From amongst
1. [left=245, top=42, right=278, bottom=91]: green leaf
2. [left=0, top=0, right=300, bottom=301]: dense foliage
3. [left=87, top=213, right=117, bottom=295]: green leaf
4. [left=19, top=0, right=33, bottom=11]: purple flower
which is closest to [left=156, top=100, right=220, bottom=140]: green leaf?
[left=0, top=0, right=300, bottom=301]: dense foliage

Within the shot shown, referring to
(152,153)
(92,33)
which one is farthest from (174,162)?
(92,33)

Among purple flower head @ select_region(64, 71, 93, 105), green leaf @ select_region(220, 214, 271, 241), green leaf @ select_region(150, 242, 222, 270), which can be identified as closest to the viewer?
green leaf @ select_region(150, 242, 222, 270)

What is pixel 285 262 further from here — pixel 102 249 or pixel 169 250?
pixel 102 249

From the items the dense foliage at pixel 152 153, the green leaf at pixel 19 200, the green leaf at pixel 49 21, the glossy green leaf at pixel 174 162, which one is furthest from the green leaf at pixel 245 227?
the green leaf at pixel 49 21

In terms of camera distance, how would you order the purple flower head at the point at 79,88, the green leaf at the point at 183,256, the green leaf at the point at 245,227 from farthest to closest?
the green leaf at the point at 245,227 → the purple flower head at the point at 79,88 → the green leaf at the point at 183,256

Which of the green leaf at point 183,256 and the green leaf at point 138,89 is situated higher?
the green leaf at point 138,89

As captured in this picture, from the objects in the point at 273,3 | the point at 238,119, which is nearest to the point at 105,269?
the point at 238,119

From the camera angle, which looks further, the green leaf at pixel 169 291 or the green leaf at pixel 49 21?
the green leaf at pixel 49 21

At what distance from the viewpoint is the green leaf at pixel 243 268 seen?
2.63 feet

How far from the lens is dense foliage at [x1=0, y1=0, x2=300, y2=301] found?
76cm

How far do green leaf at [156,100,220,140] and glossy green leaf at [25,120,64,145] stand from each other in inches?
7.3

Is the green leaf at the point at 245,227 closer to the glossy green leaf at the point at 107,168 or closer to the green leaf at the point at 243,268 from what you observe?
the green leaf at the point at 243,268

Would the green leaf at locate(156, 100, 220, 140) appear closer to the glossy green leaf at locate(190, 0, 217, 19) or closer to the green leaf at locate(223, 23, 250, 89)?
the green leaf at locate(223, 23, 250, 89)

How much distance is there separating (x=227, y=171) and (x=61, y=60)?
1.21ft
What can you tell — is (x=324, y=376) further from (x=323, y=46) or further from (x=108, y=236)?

------

PROBLEM REQUIREMENTS: Rewrite all of the entries above, switching each "glossy green leaf" to "shiny green leaf" and leaving everything else unchanged.

FINAL RESULT:
From amongst
1. [left=245, top=42, right=278, bottom=91]: green leaf
2. [left=0, top=0, right=300, bottom=301]: dense foliage
3. [left=87, top=213, right=117, bottom=295]: green leaf
4. [left=19, top=0, right=33, bottom=11]: purple flower
which is closest to [left=156, top=100, right=220, bottom=140]: green leaf?
[left=0, top=0, right=300, bottom=301]: dense foliage

Within the shot shown, referring to
(152,153)
(92,33)
which one is farthest from (174,162)?
(92,33)

Among purple flower head @ select_region(64, 71, 93, 105), green leaf @ select_region(220, 214, 271, 241), green leaf @ select_region(150, 242, 222, 270), which can be identified as closest to the viewer?
green leaf @ select_region(150, 242, 222, 270)

What is pixel 285 262 further from here — pixel 102 249 or pixel 169 250?
pixel 102 249

From the items the dense foliage at pixel 152 153, the green leaf at pixel 19 200, the green leaf at pixel 49 21, the shiny green leaf at pixel 174 162, which one is furthest from the green leaf at pixel 245 227?
the green leaf at pixel 49 21

In terms of camera distance, how would you order the purple flower head at the point at 79,88, the green leaf at the point at 183,256, the green leaf at the point at 245,227 from farthest to closest?
the green leaf at the point at 245,227 → the purple flower head at the point at 79,88 → the green leaf at the point at 183,256

Which of the green leaf at point 183,256 and the green leaf at point 138,89 is situated higher?
the green leaf at point 138,89

As captured in this picture, from the objects in the point at 273,3 | the point at 238,119, which is nearest to the point at 105,269?
the point at 238,119

From the camera angle, which looks further, the green leaf at pixel 169 291 or the green leaf at pixel 49 21?
the green leaf at pixel 49 21

At what distance from the viewpoint is the green leaf at pixel 243 268 seen?
2.63 feet

How far from the lens is dense foliage at [x1=0, y1=0, x2=300, y2=301] found?
76cm

How far do green leaf at [156,100,220,140] and shiny green leaf at [25,120,64,145] stand from each other in inches?
7.3

Is the green leaf at the point at 245,227 closer to the shiny green leaf at the point at 107,168 or closer to the green leaf at the point at 243,268 from what you observe?
the green leaf at the point at 243,268

Would the green leaf at locate(156, 100, 220, 140) appear closer to the shiny green leaf at locate(190, 0, 217, 19) or closer to the green leaf at locate(223, 23, 250, 89)?
the green leaf at locate(223, 23, 250, 89)

How much distance is there separating (x=227, y=171) and (x=61, y=60)?
1.21ft
What can you tell — is (x=324, y=376) further from (x=323, y=46) or further from (x=108, y=236)?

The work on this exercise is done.